Geeks flourish in our current technological renaissance, Roeder says, and they are distinguished from regular old “nerds” by their driving desire to find applications for their knowledge and skill.
Roeder’s argument really starts to take shape when he outlines 11 types of geek — including the single-minded, zealous Purist (e.g. Steve Jobs), the hacking, cyber-warfaring Cyber Geek (Wikileaks’ Julian Assange), the infrastructure-building Amazonian (none other than Amazon’s CEO Jeff Bezos) and the indexing, algorithmic Seeker (the Google guys).
Unnatural Selection has a good amount of praise for non-neurotypical brains. People with autism or ADHD, Roeder says, are uniquely adept at navigating the data-rich environment we inhabit. Autism and ADHD, he says, might even be epigenetic adaptations induced by our rapidly changing environment.

Speculating about the future, Roeder covers many of the ways that humanity might further lean in to the technological curve with genetic engineering of humans, augmented reality (already in its infancy in the form of Google Glass), pharmaceuticals and artificial intelligence. Further down the line, there’s the concept of “transhumanism” — the theorized blurring of human biology and technology.
At this point, Roeder alludes to dystopia. As pop-culture products such as the Terminator movies show, we humans are anxious about a future where technology can fully control us.
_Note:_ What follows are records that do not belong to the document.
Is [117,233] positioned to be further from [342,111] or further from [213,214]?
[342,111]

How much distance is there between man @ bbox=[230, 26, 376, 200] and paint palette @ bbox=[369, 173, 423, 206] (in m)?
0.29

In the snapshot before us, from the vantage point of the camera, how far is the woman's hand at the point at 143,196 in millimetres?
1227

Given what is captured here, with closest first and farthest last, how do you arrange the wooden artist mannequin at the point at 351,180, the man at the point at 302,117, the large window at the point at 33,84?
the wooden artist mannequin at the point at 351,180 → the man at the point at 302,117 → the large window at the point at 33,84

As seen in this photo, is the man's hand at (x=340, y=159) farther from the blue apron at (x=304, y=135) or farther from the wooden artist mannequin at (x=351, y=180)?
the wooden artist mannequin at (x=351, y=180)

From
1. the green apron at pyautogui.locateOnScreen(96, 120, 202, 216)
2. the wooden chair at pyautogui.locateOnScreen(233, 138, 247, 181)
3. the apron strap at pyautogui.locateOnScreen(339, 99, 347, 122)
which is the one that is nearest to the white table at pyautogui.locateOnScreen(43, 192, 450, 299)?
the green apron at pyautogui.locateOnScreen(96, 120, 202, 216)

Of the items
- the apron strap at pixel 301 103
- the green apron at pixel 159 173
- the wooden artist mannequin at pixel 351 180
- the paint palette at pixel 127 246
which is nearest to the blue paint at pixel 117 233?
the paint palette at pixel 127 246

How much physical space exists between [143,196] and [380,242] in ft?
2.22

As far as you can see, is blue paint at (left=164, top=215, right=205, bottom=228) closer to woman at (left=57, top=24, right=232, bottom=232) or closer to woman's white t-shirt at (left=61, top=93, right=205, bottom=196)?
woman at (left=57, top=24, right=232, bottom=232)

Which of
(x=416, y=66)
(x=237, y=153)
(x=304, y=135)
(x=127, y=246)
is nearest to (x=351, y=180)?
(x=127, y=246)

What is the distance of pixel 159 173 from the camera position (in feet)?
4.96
But there’s an even more troubling conclusion to be drawn from Roeder’s argument. Of the prime examples he gives of the geek types, 10 of the 11 are men. One type, the Eros Geeks (the online porn purveyors), are actively commodifying and exploiting women. Only one example is non-white: South Korean video-gaming superstar Lim Yo-hwan.
The digital revolution that has favoured the geek has been and will continue to be colossal. But it doesn’t seem to have occured to Roeder that if its primary actors continue to be the Steves, Julians and Jeffs, we might find the new world isn’t much different from the old one.

Jenny Henkelman is a Winnipeg writer and broadcaster.